The institutional-looking room was spare. The steel-frame cot that Steve slept on looked like government issue. The mint-green walls were bare. At the far corner of the room, a radio played a baseball game. The Brooklyn Dodgers. Something was wrong.

Steve looked over toward the window from his bed. The sun was shining and a pleasant breeze was blowing in. By the angle of the sunlight it appeared to be late morning.

Judging by the soaring brick towers, he could tell he was in Manhattan. He was dressed in a T-shirt emblazoned with the insignia of the SSR—the Special Scientific Reserve organization that had given him strength and agility that were the pinnacle of human potential.

Steve again considered the game on the radio. The Dodgers had scored another three runs. Yes, something was very wrong.

The steel knob of the only door in the room turned, and a pretty nurse walked into Steve's quarters.

“Good morning,” she said. “Or should I say afternoon?”

“Where am I?” Steve asked.

“You're in a recovery room in New York City.”

“Where am I, really?” Steve asked again, more emphatic this time.

“I'm afraid I don't understand,” the nurse said, smiling.

“The game. It's from May 1941. I know because I was there. Now I'm going to ask you again—where am I?”

“Captain Rogers…” the nurse tried to explain.

“Who are you?” Steve shouted.

Steve noticed the nurse click a device concealed in her hand. He sprang up and used all his power to smash through a far wall. The illusion of the room fell away as Steve stepped into what looked like the backstage area of the movie sets he knew from recording newsreel footage.

“Backstage,” Steve realized that the images of New York skyscrapers and the late morning sky were simply extremely high-tech projections. He rushed out of the strange room and found himself outside of the building in an alien world that seemed something like the one he'd known, but unbelievably different at the same time.

An imposing man in a long trench coat stepped forward. He wore a patch over his left eye.

“At ease, soldier,” the man called out. “Look, I'm sorry about that little show back there, but we thought it best to break it to you slowly.”

“Break
what
?” Steve asked.

“You've been asleep, Cap. For almost seventy years.”

Steve was speechless. To the passersby in Times Square this was all ordinary.

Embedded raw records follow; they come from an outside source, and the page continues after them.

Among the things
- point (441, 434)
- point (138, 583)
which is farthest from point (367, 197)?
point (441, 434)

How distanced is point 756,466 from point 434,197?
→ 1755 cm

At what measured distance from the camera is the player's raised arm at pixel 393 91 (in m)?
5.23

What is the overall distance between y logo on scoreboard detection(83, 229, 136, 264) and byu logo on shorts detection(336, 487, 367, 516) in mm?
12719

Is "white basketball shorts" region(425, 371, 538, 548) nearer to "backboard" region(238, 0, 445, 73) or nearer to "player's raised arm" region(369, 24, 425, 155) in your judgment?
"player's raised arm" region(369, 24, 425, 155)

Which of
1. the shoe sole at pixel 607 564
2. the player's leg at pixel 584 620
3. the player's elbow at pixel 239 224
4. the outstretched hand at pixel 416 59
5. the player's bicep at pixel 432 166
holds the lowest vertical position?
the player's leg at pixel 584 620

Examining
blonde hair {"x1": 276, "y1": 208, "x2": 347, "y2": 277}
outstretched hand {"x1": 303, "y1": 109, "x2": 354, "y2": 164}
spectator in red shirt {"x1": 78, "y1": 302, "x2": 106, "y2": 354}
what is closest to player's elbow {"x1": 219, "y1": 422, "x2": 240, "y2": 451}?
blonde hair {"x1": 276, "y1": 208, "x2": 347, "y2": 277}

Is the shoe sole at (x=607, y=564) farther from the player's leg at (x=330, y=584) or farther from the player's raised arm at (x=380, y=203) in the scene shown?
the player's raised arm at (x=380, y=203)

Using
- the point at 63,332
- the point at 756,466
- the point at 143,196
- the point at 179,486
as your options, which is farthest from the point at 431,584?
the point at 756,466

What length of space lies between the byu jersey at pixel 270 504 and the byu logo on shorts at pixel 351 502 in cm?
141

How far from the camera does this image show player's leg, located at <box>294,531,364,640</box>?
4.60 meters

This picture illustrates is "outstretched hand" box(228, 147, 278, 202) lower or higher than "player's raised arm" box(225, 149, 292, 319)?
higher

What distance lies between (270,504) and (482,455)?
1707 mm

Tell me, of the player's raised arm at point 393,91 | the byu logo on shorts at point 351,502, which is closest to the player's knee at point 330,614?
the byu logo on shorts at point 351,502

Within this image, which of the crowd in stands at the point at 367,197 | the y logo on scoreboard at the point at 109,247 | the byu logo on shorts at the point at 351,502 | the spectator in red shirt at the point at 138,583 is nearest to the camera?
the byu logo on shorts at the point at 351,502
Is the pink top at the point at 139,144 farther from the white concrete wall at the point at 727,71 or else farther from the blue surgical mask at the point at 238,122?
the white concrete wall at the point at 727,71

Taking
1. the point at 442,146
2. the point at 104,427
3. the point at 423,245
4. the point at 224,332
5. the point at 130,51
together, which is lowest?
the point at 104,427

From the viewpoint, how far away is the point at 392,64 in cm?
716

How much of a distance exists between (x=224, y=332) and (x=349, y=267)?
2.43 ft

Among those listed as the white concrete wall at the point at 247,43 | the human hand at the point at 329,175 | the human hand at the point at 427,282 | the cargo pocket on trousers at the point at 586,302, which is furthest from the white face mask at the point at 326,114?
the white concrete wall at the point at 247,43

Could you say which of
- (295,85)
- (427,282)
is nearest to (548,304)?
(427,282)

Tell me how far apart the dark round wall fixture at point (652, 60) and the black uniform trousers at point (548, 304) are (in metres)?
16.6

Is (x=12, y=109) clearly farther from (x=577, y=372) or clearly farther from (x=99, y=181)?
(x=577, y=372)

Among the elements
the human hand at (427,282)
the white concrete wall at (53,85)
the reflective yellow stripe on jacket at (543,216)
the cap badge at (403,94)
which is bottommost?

But to Steve, this was the future.

CHAPTER TWENTY-TWO

DR. ERIK SELVIG
found himself in a dimly lit corridor at a S.H.I.E.L.D. research compound. Not long ago he was just a scientist, and now he suddenly found himself in the middle of cross-dimensional superheroic struggles.

“Dr. Selvig,” came a voice at the end of the hall.

Selvig turned to see Colonel Fury.

“So, you're the man behind all of this?” Selvig asked. “It's quite a labyrinth. I was thinking you were taking me down here to kill me.” He laughed uncomfortably.

Fury did not return his laughter, paused, and then walked toward the doctor.

“I've been hearing about the New Mexico situation. Your work has impressed a lot of people who are much smarter than I am,” Fury said.

“I have a lot to work with. A gateway to another dimension—it's unprecedented.”

Fury looked Selvig in the eye.

“Isn't it?” Selvig asked.

Fury continued down the hall, with Selvig in tow.

“Legend tells us one thing, history another,” Fury said. “But every now and then we find something that belongs to both.”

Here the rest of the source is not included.